[Notes] ALBERT: A Lite BERT For Self-Supervised Learning Of Language Representations

10 min readJul 3, 2021

image source: https://medium.com/syncedreview/googles-albert-is-a-leaner-bert-achieves-sota-on-3-nlp-benchmarks-f64466dd583

看完了 BERT 的架構之後，你會發現它真的很 Powerful。但他其實還是有缺點的，其中一點是他的參數絕對上來看真的還是很多，即使是 BERT-Base，還是有 110M 個參數。因此以下要介紹的模型，就針對參數這個部分來修正，提供輕量化的 BERT，稱之為 A Lite BERT, ALBERT。

論文連結 / Paper Link

https://arxiv.org/pdf/1909.11942.pdf

摘要與簡介 / Abstract and Introduction

Increasing model size when pretraining natural language representations often results in improved performance on downstream tasks. However, at some point further model increases become harder due to GPU/TPU memory limitations and longer training times. To address these problems, we present two parameter- reduction techniques to lower memory consumption and increase the training speed of BERT (Devlin et al., 2019). Comprehensive empirical evidence shows that our proposed methods lead to models that scale much better compared to the original BERT. We also use a self-supervised loss that focuses on modeling inter-sentence coherence, and show it consistently helps downstream tasks with multi-sentence inputs. As a result, our best model establishes new state-of-the-art results on the GLUE, RACE, and SQuAD benchmarks while having fewer parameters compared to BERT-large. The code and the pretrained models are available at https://github.com/google-research/ALBERT.

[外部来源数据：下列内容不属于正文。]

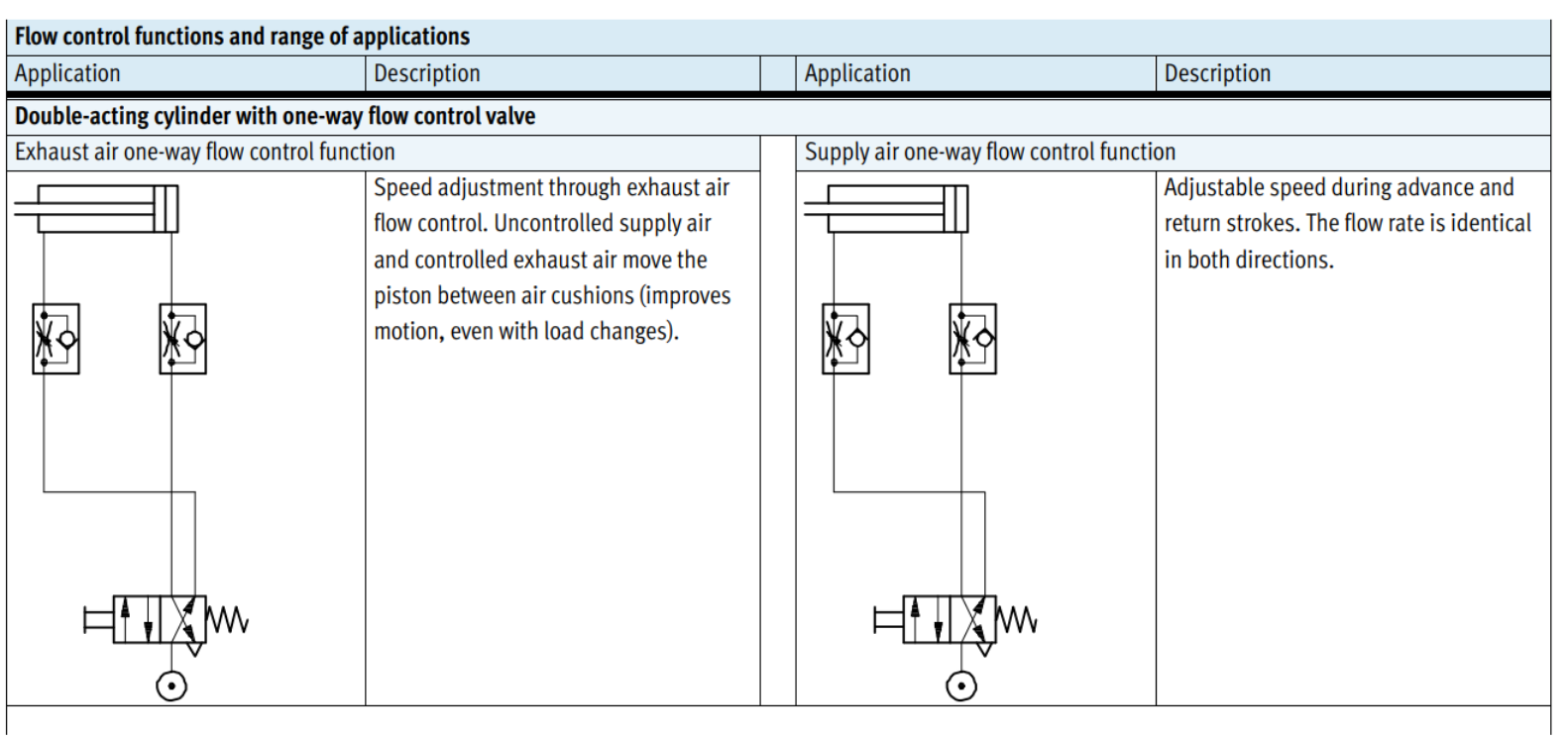 Flow control functions and range of applications

| Application | Description | | Application | Description |
|---|---|---|---|---|
| Double-acting cylinder with one-way flow control valve | | | | |
| Exhaust air one-way flow control function | | | Supply air one-way flow control function | |
| | Speed adjustment through exhaust air flow control. Uncontrolled supply air and controlled exhaust air move the piston between air cushions (improves motion, even with load changes). | | | Adjustable speed during advance and return strokes. The flow rate is identical in both directions. |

在預訓練自然語言表示時增加模型大小通常會提高下游任務的性能。然而，在某些時候，由於 GPU/TPU 內存限制和更長的訓練時間，進一步增加模型變得更加困難。為了解決這些問題，ALBERT 使用兩種使參數減少技術來降低記憶體消耗並提高訓練速度。與原始 BERT 相比，作者提出的方法對模型的擴展性更好。我們還使用自監督損失 SOP，對於句子連貫性建模，並證明其對於多句輸入的下游任務有幫助。因此，ALBERT 的最佳模型在 GLUE、RACE 和 SQuAD 測試中有更好結果，同時與 BERT-Large 相比具有更少的參數。

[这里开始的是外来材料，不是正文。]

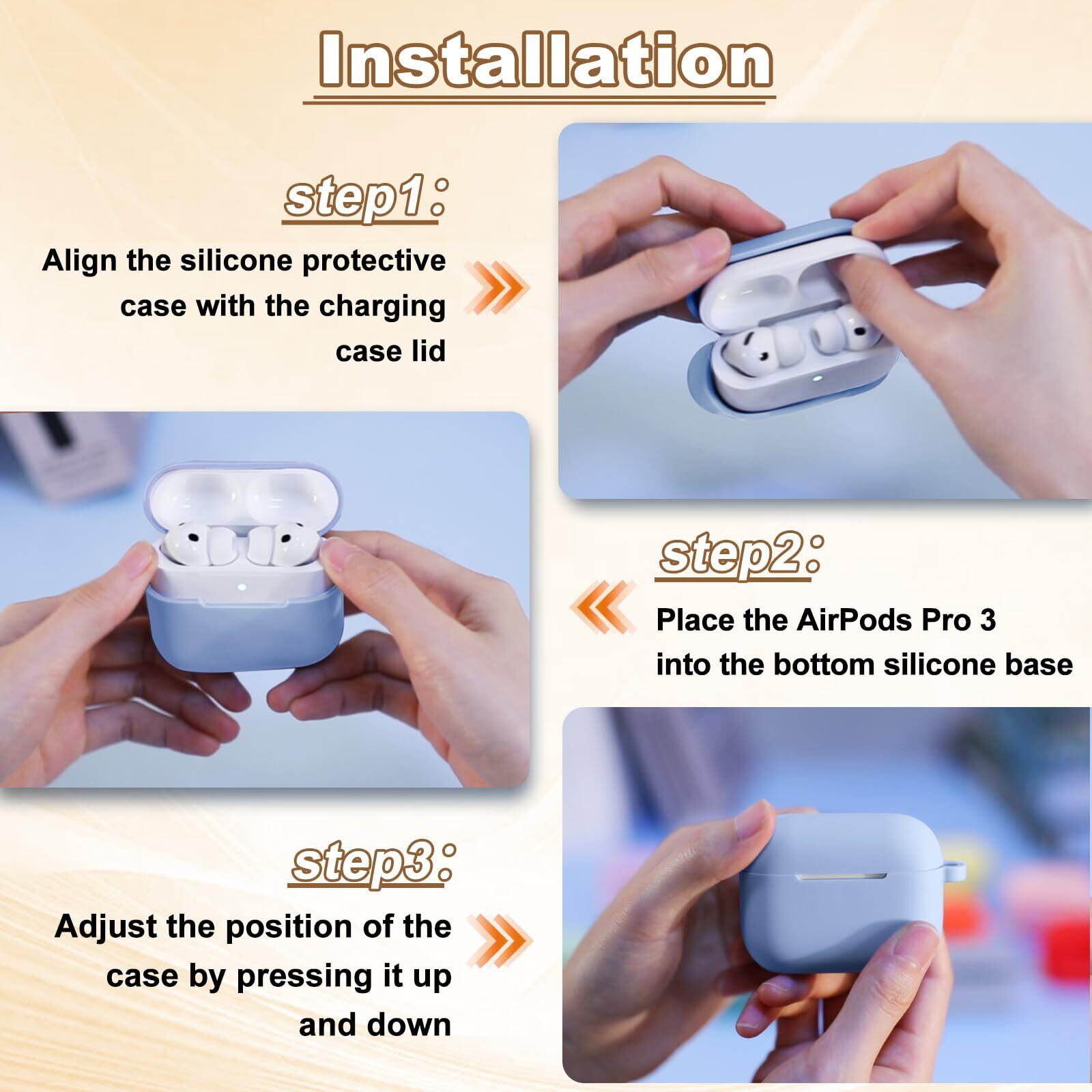 Installation

step1:

Align the silicone protective case with the charging case lid

step2:

Place the AirPods Pro 3 into the bottom silicone base

step3:

Adjust the position of the case by pressing it up and down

簡單來講，他們用兩個減少參數的方法，搭配取代的 NSP 的新任務 SOP，來增進模型表現。本文將分三部分詳細介紹。

方法 / Methodology

Method #1. Factorized Embedding Parameterization / 對 Input Embedding Layer 的參數進行分解

從 BERT 原始的輸入來看，我們首先將輸入的序列，轉到字典中對應的 ID，接著從 BERT Token Embedding 中取出其對應的詞向量，而每個詞向量的維度 Embedding Size (E) 跟 Hidden Dimension (H) 一樣大，都是 768。簡單來講，BERT 把 E 跟 H 兩個緊緊綁在一起，而這樣會造成一個狀況是當我字典的單詞越來越多，參數也會跟著過多。

在 ALBERT 的做法中，他們選擇先把 Embedding Size 降低成 128，再把你抽出來的 Embedding 進行 Linear Transform 轉成 768 維度下去跑 Encoder 訓練。用簡單的數學比較一下，原始 BERT 在 Embedding 這塊有 30000*768 約等於 23M 個參數，但現在改成 30000*128 + 128*768 = 將近 4M 個參數，相差很大。如此一來我們能更明白原文中提及的 O(V × H) 複雜度降低成 O(V × E + E × H)。

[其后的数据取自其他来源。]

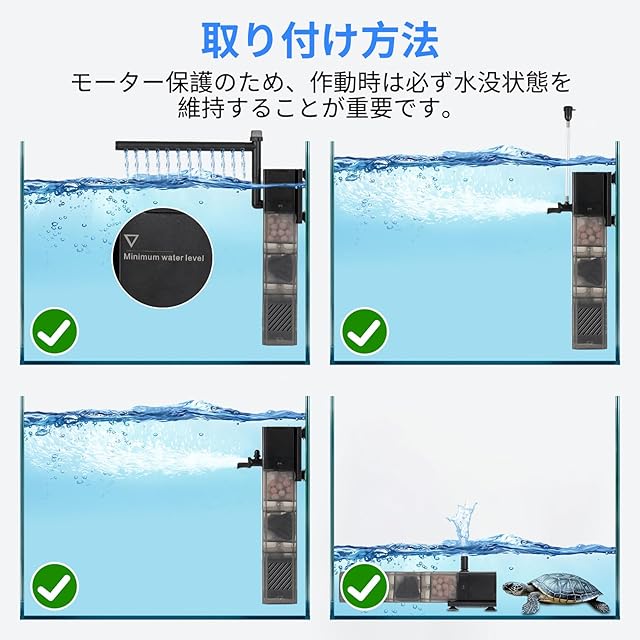 取り付け方法

モーター保護のため、作動時は必ず水没状態を維持することが重要です。

Minimum water level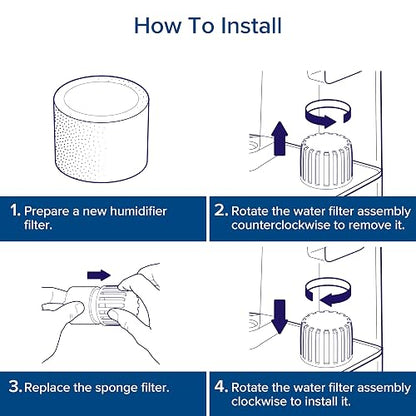 How To Install

1. Prepare a new humidifier filter.

2. Rotate the water filter assembly counterclockwise to remove it.

3. Replace the sponge filter.

4. Rotate the water filter assembly clockwise to install it.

原文重點：Instead of projecting the one-hot vectors directly into the hidden space of size H, we first project them into a lower dimensional embedding space of size E, and then project it to the hidden space. By using this decomposition, we reduce the embedding parameters from O(V × H) to O(V × E + E × H).

下方圖表可以觀察一下，在不同的 Embedding Size 設計下，效能表現如何。

The effect of vocabulary embedding size on the performance of ALBERT-base.

Method #2. Cross-layer Parameter Sharing / 共用 Encoder Layer 的參數

在 BERT 原文當中，以 BERT-Base 來看他的 12 層 Encoder Block 的參數都是不同的，彼此獨立。只要我把模型變大一層，整個參數量就會激增。為了解決這樣的問題，在 ALBERT 中，模型共享所有 Encoder Block 的參數，作者表示可以大幅減少參數量，並穩定訓練。說白了，就是重複疊 12 層的 Idetical Encoder Block。

Total parameters with different hyper-parameters

對於共享參數的差異，原文也提供數據比較，如下表。我們能發現，即使共享所有 Encoder Block 的參數，雖然效果略差一點，但真的差不了多少，相去最大平均也才2%。不過，這裡我們可以看到對於 E = 768 的版本，參數不共享的效果是最好的，但對於 E = 128 ，只共享 Attention 才是最好的。這裡作者只點出了這個情況，但是沒有分析具體的原因為何。

The effect of cross-layer parameter-sharing strategies, ALBERT-base configuration

Method #3. Inter-Sentence Coherence Loss / 用 SOP 取代 NSP

在 BERT 原文中有兩個損失函數，MLM 與 NSP。MLM是指按照一定的機率選擇句子，在選擇的句子中隨機選擇單詞進行遮罩 [Mask]，讓模型學習預測出被遮掉的詞是什麼。NSP 是指預測當前這兩個句子是否為上下句。但是NSP 損失函數有個問題，在建立 Negative Sample 時，Sentence A & Sentence B 其實是來自不同的文章的，這造成模型其實沒有學習到句子與句子之間的連貫性，模型只需要學習到文章的主題不同即可判斷是否為上下句。明顯的，NSP 並沒有在 MLM 的基礎上增加模型學習的難度。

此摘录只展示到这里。